In order to ignore failures of this nature, we lubricate our machinery to reduce the resistance to movement, and as a result, reduce the amount of heat produced. The heat that is produced by the gadget is transferred to the oil so that it may be removed by a lube oil cooler.

There are a lot of considerations that must be appealed when choosing the type of lubricant, we need to use: viscosity, additives needed, properties, etc.

Minimizing friction and reducing heat are only a couple of the reasons why we use lubricants. If you look under a microscope at two surfaces moving across each other, you would see something that resembles, two mountain ranges rubbing against one another. As this happens, pieces of the weaker material break off and create smaller abrasive particles, which results in more broken off pieces, which go on to create more abrasion.

It’s a brutal cycle, and the way we save this from occurring is by creating a lubrication film. Two of the preferred and most common types of fluid related lubricant films are hydrodynamic and electrohydrodynamics. Hydrodynamic films are available between sliding contacts. The most common example of this is a journal bearing.

What Makes Up the Lubricants We Use?

All lubricants initiate with a base oil. There are three types: mineral, synthetic, and vegetable. In industrial use, we usually deal with mineral and synthetic, so I would like to focus on these. Mineral oil comes from crude oil and the quality depends on their refining process.

There is a grading scale for oil and different approaches which requires different oil quality. Mineral oil is basically made up of four different types of molecules – paraffin, branched paraffin, naphthene, and aromatic. Paraffinic oil consists of a long, straight chained type of structure, while branched paraffinic oils are the same with a branch off the side.

Synthetic oils are man-made fluids that have similar straight chained structures, much like the branched paraffinic oils.

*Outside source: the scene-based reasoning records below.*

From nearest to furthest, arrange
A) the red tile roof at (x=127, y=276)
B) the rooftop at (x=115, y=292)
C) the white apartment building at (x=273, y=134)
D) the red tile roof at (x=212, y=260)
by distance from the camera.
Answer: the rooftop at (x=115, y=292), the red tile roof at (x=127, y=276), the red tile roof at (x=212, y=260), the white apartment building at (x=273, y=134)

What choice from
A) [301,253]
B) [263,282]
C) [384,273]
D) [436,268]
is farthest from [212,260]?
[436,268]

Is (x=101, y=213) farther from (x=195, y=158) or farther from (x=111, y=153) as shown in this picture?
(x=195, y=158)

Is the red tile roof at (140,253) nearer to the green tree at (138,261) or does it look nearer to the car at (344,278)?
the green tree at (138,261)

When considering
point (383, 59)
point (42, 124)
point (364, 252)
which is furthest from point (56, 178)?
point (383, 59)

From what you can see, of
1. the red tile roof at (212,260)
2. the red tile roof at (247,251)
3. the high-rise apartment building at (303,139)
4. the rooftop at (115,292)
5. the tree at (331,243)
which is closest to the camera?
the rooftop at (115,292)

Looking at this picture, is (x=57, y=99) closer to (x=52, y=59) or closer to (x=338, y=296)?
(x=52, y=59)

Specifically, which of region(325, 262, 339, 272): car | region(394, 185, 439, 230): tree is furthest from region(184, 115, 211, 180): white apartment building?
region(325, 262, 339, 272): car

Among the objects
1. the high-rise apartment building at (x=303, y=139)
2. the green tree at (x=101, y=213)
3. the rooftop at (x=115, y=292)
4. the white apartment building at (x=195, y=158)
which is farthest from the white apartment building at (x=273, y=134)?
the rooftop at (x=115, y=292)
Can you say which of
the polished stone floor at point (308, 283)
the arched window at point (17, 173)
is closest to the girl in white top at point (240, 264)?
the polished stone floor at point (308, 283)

One of the advantages of a synthetic is that the molecular size and weight remain constant while mineral oils vary greatly; therefore, the characteristics are very predictable.

The higher the oil’s density, the slower it flows. Molasses, for example, has a very high density while baby oil has a very low viscosity. The viscosity required for an application totally depends on its speed, operating temperature, and type of bearing as well as the type of component, like a gearbox versus a motor.

Dispersants assists in saving components against abrasion from the wear products by enveloping particles and suspending them in the oil so that they may be easily flushed and removed from the system. Extreme pressure (EP) additives react with a component’s surfaces to form a thin protective layer to stop metal-to-metal contact.

There are advantages of using grease as opposed to oil in certain applications. Grease seals out adulterants is greater suited for insoluble solid additives like molybdenum disulphide and graphite and has better stop-start performance because it doesn’t even void away like oil, for a lower chance of a dry start.

However, the broadness of grease limits bearing speed reduces cooling of components, makes for difficult sampling and analysis, and makes it difficult to determine the proper amount of grease that needs adding. This is something which is imperative and must be taken into consideration when deciding if oil or grease would be better suited for the application.

With a basic understanding or knowledge of lubrication, you can see there are quite a few advantages of using the proper lubrication in your machines. Higher efficiency, longer life, better reliability, and only less money spent on maintenance are goals that every company strives to have.